Do what you used to love as a child.

Did you like to sing, dance, draw, or run? Do you enjoy watching movies, going to the park, riding your bike or listening to a certain singer? You can take some time to recreate the things you enjoyed as a child. Don’t be afraid to let go of judgment and have fun – it’s like a date with a 7-year-old version of yourself.

Talk to your inner child.

Ask your inner child questions and let them answer. What would you do to make your day more fun? If you are struggling with daily indecision, talk to your 7-year-old self. This will spark curiosity and open doors to new possibilities. Do not judge their words, but reassure them lovingly. They will be open to learning and eager to have fun. Side note: Just because your inner child wants to jump off the roof doesn’t mean it is a smart decision. However, the childish impulse can be enough material for an adult to respond uniquely.

Hand in hand

A beautiful friendship is the best thing for your soul.
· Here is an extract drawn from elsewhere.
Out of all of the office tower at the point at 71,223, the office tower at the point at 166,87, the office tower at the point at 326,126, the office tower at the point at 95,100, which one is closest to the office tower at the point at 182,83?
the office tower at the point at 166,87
Often we find people outside of ourselves to be our “best friend”. This exercise has made a huge difference in my experience working with actors. For the next 30 days, imagine your 7-year-old self is with you everywhere. Talk to them before making any decision. Give them time and love, and let them respond without judgement or punishment. Be your best friend. This exercise is magical!

Paul Newman is right that acting is like being a child. Reconnecting with your inner child can help you find moments and choices in your work inspired by your unique, playful, and impulsive part.